The trees surrounded me on three sides, but on the fourth, the ground sloped downhill toward a dirt track. For a minute, I considered staying where I was, just in case whatever had brought me here might carry me back home. But waiting was a mug’s game; it meant leaving your fate in someone else’s hands. I had to take control and face whatever the world had to throw at me.
I stepped out of the clearing and onto the dirt track.
The sun warmed my face as I walked for a mile or so along the track. It wound between terraced hillsides, their stepped fields planted with rice paddies and rows of unfamiliar vegetables. There were occasional isolated houses, presumably the homes of the families who farmed this land. Most were simple wooden structures with reed roofs, sometimes raised on stilts to create a flat base on the uneven hillsides.
After a mile, the hills fell away, revealing a wide area of open land either side of a meandering river. A city sat there, one side pressed up against a mountain, the other against the river. Buildings with layers of curved roofs stood jumbled together, some towering toward the sky, others only a single storey tall. Most were made of wood, some of them painted in red, black, and white. Brightly colored paper kites fluttered in the wind above the fields beyond.
I rubbed my eyes, blinked, and looked again. Sure enough, the city was still there. Primitive, fantastical, and very, very real.
My mind wavered with a dizzying realization that something incredibly strange had happened to me.
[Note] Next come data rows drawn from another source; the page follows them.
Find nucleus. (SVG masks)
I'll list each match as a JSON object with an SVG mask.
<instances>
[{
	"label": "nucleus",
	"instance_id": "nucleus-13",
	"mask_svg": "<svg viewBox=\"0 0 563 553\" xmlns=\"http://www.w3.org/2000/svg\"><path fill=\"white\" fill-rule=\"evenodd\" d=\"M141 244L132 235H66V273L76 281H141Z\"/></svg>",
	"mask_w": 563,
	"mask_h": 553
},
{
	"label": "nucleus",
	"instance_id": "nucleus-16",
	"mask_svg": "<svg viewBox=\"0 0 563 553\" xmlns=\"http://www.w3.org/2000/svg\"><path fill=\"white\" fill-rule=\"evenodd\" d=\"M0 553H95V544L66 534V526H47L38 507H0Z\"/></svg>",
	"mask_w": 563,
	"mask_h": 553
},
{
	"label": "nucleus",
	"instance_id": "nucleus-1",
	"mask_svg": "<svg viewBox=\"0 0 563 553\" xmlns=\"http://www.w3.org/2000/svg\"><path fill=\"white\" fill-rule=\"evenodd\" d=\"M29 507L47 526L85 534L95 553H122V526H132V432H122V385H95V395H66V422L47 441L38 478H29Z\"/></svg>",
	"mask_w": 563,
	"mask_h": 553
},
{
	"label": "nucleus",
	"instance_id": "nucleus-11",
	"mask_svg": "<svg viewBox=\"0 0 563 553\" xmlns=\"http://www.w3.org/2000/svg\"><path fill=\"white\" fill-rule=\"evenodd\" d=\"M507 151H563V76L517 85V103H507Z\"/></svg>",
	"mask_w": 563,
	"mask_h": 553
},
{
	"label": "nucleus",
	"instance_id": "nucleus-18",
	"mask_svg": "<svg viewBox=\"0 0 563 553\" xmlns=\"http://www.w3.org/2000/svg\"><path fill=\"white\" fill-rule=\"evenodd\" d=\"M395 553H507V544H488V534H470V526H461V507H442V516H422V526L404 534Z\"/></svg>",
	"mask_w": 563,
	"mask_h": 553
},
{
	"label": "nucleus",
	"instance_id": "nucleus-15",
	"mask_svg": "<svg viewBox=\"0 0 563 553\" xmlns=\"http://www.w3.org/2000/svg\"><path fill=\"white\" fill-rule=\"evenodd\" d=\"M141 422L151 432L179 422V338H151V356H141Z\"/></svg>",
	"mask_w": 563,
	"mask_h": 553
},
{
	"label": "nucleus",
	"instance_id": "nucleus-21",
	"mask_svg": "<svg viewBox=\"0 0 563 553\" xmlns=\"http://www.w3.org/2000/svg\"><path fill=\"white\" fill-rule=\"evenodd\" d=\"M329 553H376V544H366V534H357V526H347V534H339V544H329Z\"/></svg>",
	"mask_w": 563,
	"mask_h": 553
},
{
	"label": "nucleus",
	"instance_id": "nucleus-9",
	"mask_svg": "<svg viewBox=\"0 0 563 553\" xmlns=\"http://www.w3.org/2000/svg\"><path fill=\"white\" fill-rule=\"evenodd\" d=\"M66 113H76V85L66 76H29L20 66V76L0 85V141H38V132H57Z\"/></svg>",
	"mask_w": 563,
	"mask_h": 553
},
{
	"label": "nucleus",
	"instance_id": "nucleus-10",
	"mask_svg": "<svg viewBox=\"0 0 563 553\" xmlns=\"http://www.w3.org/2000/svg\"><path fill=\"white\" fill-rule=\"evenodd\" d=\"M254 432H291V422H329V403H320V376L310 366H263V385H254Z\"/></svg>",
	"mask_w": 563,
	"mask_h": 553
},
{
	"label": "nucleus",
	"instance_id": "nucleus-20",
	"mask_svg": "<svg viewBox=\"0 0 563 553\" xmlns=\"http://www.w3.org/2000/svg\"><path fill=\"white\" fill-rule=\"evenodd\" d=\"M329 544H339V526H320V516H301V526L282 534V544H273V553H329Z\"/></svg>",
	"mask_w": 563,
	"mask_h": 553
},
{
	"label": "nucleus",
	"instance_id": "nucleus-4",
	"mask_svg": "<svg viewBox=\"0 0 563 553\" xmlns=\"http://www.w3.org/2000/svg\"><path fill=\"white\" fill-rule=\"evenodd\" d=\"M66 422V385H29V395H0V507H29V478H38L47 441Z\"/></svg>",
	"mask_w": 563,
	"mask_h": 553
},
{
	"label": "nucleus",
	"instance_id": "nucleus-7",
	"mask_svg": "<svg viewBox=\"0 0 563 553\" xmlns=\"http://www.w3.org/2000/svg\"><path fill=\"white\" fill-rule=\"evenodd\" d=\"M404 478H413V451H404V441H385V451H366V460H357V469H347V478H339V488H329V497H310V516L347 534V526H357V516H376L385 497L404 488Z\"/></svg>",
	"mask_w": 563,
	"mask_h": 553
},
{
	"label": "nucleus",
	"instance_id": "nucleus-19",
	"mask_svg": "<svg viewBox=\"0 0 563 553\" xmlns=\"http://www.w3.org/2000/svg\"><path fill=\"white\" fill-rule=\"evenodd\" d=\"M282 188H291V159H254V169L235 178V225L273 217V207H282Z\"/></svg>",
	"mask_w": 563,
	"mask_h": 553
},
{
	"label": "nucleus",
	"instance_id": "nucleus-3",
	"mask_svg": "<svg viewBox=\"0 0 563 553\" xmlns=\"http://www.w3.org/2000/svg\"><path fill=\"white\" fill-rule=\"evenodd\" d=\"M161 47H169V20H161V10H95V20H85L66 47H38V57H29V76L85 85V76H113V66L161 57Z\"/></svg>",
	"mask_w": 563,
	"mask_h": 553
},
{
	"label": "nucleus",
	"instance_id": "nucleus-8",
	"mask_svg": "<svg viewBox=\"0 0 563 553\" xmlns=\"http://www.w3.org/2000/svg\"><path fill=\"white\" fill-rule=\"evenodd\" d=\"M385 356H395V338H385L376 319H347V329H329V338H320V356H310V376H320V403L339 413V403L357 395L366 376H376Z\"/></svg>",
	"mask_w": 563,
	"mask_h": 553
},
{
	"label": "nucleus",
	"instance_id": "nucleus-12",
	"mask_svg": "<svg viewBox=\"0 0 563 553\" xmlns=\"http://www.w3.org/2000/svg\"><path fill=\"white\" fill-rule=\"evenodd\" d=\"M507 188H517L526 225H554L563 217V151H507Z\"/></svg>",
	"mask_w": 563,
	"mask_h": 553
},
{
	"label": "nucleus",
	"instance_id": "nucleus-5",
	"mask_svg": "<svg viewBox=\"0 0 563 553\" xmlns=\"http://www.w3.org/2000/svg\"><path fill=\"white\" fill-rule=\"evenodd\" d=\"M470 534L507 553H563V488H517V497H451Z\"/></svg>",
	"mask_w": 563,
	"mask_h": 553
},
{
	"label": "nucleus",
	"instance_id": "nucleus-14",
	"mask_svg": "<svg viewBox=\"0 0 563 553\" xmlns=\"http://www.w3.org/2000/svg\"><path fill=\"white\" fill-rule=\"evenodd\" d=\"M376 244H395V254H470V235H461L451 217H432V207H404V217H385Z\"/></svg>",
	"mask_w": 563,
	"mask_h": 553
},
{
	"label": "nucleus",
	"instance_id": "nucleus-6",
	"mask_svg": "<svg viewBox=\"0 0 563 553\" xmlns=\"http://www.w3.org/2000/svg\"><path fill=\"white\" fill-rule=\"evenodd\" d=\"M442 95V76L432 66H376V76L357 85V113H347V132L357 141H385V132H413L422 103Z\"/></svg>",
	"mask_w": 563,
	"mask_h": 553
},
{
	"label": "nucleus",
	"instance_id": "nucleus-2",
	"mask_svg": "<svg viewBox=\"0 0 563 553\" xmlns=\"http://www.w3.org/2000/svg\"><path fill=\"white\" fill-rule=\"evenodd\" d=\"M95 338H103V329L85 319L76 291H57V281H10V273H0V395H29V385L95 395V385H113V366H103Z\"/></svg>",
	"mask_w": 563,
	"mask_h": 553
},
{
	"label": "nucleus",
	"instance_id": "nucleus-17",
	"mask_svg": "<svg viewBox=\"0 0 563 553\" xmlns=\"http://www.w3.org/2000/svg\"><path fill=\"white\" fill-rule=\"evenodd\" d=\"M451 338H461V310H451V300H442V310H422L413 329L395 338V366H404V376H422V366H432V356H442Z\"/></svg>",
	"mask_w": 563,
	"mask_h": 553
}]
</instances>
Rather than continue walking, I sat by the side of the road and tried to work out what on earth was happening.
Was this the afterlife? Why did it look like some primitive region of Asia? The landscape and architecture definitely looked Asian—did my afterlife have something to do with having an Asian father? I knew so little about the religious traditions of my old man. He’d left before I was born, and my mother hadn’t upheld any religious beliefs. My mother had been a classic English agnostic, the sort of woman who went to church at Christmas but didn’t have a Bible in the house. On my fast track through the education system, I’d managed to skip over most of what passed for religious education. For all I knew, this was where Confucianists went when they died. Maybe I really had spattered across that landscape at the bottom of the cliff and some family connection had brought my spirit here.
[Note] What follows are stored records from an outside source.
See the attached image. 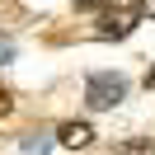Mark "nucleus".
Returning <instances> with one entry per match:
<instances>
[{
  "label": "nucleus",
  "mask_w": 155,
  "mask_h": 155,
  "mask_svg": "<svg viewBox=\"0 0 155 155\" xmlns=\"http://www.w3.org/2000/svg\"><path fill=\"white\" fill-rule=\"evenodd\" d=\"M108 5H117V0H75V10H80V14H94V10L104 14Z\"/></svg>",
  "instance_id": "39448f33"
},
{
  "label": "nucleus",
  "mask_w": 155,
  "mask_h": 155,
  "mask_svg": "<svg viewBox=\"0 0 155 155\" xmlns=\"http://www.w3.org/2000/svg\"><path fill=\"white\" fill-rule=\"evenodd\" d=\"M122 99H127V75H117V71H94V75L85 80V104L94 108V113L117 108Z\"/></svg>",
  "instance_id": "f257e3e1"
},
{
  "label": "nucleus",
  "mask_w": 155,
  "mask_h": 155,
  "mask_svg": "<svg viewBox=\"0 0 155 155\" xmlns=\"http://www.w3.org/2000/svg\"><path fill=\"white\" fill-rule=\"evenodd\" d=\"M24 150H28V155H47L52 150V136L47 132H28V136H24Z\"/></svg>",
  "instance_id": "20e7f679"
},
{
  "label": "nucleus",
  "mask_w": 155,
  "mask_h": 155,
  "mask_svg": "<svg viewBox=\"0 0 155 155\" xmlns=\"http://www.w3.org/2000/svg\"><path fill=\"white\" fill-rule=\"evenodd\" d=\"M136 19H141V0H117L94 19V33L99 38H127L136 28Z\"/></svg>",
  "instance_id": "f03ea898"
},
{
  "label": "nucleus",
  "mask_w": 155,
  "mask_h": 155,
  "mask_svg": "<svg viewBox=\"0 0 155 155\" xmlns=\"http://www.w3.org/2000/svg\"><path fill=\"white\" fill-rule=\"evenodd\" d=\"M146 89H155V66H150V71H146Z\"/></svg>",
  "instance_id": "1a4fd4ad"
},
{
  "label": "nucleus",
  "mask_w": 155,
  "mask_h": 155,
  "mask_svg": "<svg viewBox=\"0 0 155 155\" xmlns=\"http://www.w3.org/2000/svg\"><path fill=\"white\" fill-rule=\"evenodd\" d=\"M57 141L71 146V150H80V146L94 141V132H89V122H61V127H57Z\"/></svg>",
  "instance_id": "7ed1b4c3"
},
{
  "label": "nucleus",
  "mask_w": 155,
  "mask_h": 155,
  "mask_svg": "<svg viewBox=\"0 0 155 155\" xmlns=\"http://www.w3.org/2000/svg\"><path fill=\"white\" fill-rule=\"evenodd\" d=\"M141 14H150V19H155V0H141Z\"/></svg>",
  "instance_id": "6e6552de"
},
{
  "label": "nucleus",
  "mask_w": 155,
  "mask_h": 155,
  "mask_svg": "<svg viewBox=\"0 0 155 155\" xmlns=\"http://www.w3.org/2000/svg\"><path fill=\"white\" fill-rule=\"evenodd\" d=\"M10 108H14V94H10V89H5V85H0V117L10 113Z\"/></svg>",
  "instance_id": "423d86ee"
},
{
  "label": "nucleus",
  "mask_w": 155,
  "mask_h": 155,
  "mask_svg": "<svg viewBox=\"0 0 155 155\" xmlns=\"http://www.w3.org/2000/svg\"><path fill=\"white\" fill-rule=\"evenodd\" d=\"M10 57H14V42H10V38H0V66H5Z\"/></svg>",
  "instance_id": "0eeeda50"
}]
</instances>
It didn’t seem like much of an afterlife though. Where were the ghosts of people I’d known and lost, like my grandmother or the goldfish I’d owned when I was small? Mister Yellow deserved a shot at vengeance for my failure to feed him, didn’t he? And where were the gods or demons waiting to judge my soul?
Then, I remembered the orb and the trick Chugayev had pulled with it. Maybe whatever had powered the sword had let me use the orb as well, saving myself by traveling back in time. I hadn’t actually felt my body crash into the crag, so maybe the orb had transported me here before I’d actually hit the rock. Maybe I wasn’t really dead. Just somewhere else. Sometime else.
It sounded crazy, but no crazier than some of what I’d seen in the past hour. I knew that the orb could take me back a few minutes—why not a few hundred years? That would explain the architecture, the dirt roads, the lack of any sign of industry or technology. It wasn’t a perfect position to be in, leaving behind the world of cell phones, streaming services, and 7-Elevens, but better to live in the Middle Ages than die in the modern world.